Page MenuHomePhabricator

Add a data-page-only wiki markup header to datasets
Open, MediumPublic

Assigned To
None
Authored By
Yurik
Jan 14 2017, 4:59 AM
Referenced Files
None
Tokens
"Love" token, awarded by John_Cummings."Doubloon" token, awarded by Liuxinyu970226."Doubloon" token, awarded by IKhitron."Doubloon" token, awarded by Fae."Doubloon" token, awarded by Jeff_G.

Description

We urgently need a way for the community to add wiki markup to the top of the dataset pages. That markup will allow for messages, categories, deletion requests, etc.

Community discussion permalink (more messages might have been added later)

Wiki markup will not be accessible via api or via lua calls - that field will be removed from the data results.

Proposed data structure:

{
   "info": "  any wiki markup   "
}

Will be shown at the top, right after the "description" tag (or should it be above?)

Event Timeline

There are a very large number of changes, so older changes are hidden. Show Older Changes

@Gehel, not exactly. The new wiki header field would apply to all data stores, both .tab & .map, because it should be implemented in its base class (they share one parent). It would use the current main page parser - thus parsing in the context of the whole page, rather than create a new parser instance and discarding the "side-effects" - such as categories, link tracking, etc. The reason I mentioned the .map title & description fields is because they use a very similar approach, thus showing that it is doable. They just use a new parser instance IIRC, without tracking things.

@debt not sure how I can explain, I would have to actually do it. I will try to find some time, but no ETA. Also, please check with @MaxSem - he knows this area pretty well.

@Fae, correct, you cannot add any "side-effect-causing" markup to the data pages, only to the data talk pages. And I agree, the workaround is not ideal.

A new Wikimedia Commons proposal has been created to allow for additional licenses for Data files. This would reduce the confusion about whether data imported from elsewhere needs attribution or can be redefined as CC0.

An obvious consequence if the proposal passes, is that the license must be able to be added to the Data file by any user, and displayed with the map or table.

Link: https://commons.wikimedia.org/wiki/Commons:Village_pump/Proposals#Proposal_to_include_non-CC0_licenses_for_the_Data_namespace

IKhitron subscribed.

I really need a way to add category to json pages.

From my perspective, putting wiki markup into JSON structures seems rather horrible.

However, with Multi-Content-Revisions (MCR), it will become possible to have a wikitext part ("slot" in MCR jargon) and a data part of the page co-exist, each with its own separate editor, but with a shared history etc. Having a "description" slot on data pages seems like a valid request.

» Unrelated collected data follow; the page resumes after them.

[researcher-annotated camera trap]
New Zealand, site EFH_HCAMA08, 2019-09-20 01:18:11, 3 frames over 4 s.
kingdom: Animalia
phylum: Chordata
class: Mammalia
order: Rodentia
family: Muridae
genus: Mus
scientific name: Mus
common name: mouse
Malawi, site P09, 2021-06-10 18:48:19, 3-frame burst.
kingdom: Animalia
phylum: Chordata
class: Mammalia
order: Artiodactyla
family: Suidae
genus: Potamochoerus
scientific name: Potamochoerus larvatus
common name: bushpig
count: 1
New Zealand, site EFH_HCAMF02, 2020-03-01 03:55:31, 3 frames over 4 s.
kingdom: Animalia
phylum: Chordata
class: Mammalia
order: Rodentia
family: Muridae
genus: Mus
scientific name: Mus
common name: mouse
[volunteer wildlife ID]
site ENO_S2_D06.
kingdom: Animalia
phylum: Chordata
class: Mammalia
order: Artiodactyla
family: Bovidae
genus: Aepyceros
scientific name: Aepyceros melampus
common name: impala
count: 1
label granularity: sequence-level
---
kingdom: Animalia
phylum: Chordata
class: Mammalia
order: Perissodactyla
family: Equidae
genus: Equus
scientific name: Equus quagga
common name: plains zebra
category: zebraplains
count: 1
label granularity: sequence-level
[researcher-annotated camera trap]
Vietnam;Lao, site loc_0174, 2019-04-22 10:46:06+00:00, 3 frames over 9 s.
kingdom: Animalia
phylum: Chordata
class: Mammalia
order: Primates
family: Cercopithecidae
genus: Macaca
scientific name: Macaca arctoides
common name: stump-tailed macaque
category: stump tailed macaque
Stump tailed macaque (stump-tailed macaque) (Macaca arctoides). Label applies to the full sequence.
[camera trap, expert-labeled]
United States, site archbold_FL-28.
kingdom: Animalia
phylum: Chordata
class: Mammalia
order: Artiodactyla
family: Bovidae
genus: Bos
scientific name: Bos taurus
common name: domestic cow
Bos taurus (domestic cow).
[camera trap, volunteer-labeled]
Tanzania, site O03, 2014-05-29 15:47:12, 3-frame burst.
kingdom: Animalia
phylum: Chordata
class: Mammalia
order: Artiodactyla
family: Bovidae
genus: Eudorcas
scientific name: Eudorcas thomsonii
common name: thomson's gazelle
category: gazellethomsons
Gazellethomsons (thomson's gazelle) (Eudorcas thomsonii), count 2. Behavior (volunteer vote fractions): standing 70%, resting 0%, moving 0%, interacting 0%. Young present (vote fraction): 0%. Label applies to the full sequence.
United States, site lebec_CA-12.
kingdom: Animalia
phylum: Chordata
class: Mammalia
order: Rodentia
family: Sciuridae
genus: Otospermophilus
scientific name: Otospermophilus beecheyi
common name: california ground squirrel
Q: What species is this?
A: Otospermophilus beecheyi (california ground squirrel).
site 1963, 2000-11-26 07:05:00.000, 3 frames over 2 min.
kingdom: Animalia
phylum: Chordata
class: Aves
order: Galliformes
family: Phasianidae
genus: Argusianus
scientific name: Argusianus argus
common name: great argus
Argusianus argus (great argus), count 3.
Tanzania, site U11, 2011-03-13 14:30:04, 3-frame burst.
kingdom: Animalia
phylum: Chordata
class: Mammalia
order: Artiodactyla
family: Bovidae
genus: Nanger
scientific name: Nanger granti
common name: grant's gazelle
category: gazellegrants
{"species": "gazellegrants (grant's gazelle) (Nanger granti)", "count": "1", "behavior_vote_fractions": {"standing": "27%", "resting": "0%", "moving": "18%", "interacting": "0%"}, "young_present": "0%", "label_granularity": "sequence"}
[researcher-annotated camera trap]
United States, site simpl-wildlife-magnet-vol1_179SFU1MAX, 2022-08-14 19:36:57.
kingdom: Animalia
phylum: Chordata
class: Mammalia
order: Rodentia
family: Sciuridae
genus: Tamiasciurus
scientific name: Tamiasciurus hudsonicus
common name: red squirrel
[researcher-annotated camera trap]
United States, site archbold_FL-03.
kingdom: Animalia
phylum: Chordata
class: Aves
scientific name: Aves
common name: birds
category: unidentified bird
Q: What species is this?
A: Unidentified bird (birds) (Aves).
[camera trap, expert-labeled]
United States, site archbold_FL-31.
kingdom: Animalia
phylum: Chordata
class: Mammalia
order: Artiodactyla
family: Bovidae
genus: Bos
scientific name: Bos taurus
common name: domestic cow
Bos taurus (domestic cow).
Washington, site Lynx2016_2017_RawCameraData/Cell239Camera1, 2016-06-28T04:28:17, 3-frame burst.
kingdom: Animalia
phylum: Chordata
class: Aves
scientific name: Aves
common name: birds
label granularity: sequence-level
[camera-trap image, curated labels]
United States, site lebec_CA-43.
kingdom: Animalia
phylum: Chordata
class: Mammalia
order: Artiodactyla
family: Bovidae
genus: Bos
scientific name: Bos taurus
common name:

For categories, I see three options:

  1. have a "categories" field in the JSON
  2. have a separate slot for categories (which could also be used with other kinds of content, e.g. Lua modules)
  3. have a "description" slot, and put categories there.

These options arn't exclusive, technically nothing keeps us from allowing all three. I just feat that it may be confusing to have three places where categories may be defined. On the other hand, this isn't really worse than categories being imposed by templates.

  1. have a "categories" field in the JSON

I saw that there is a plan to add /**/ comments to JSON in wiki, so it can be "4".

@daniel while i do agree with you in principle, it might be a while to implement. Adding a single field to JSON and passing it through parser is about 5 lines of code, and should take at most an hour of a skilled dev. Also, I wouldn't separate categories from the wiki markup here, simply because most of the time you want templates with categories to auto-add stuff, rather than each page having individual category fields. Also, this method does not preclude future migration to the multi-part system - rather it will be very straightforward.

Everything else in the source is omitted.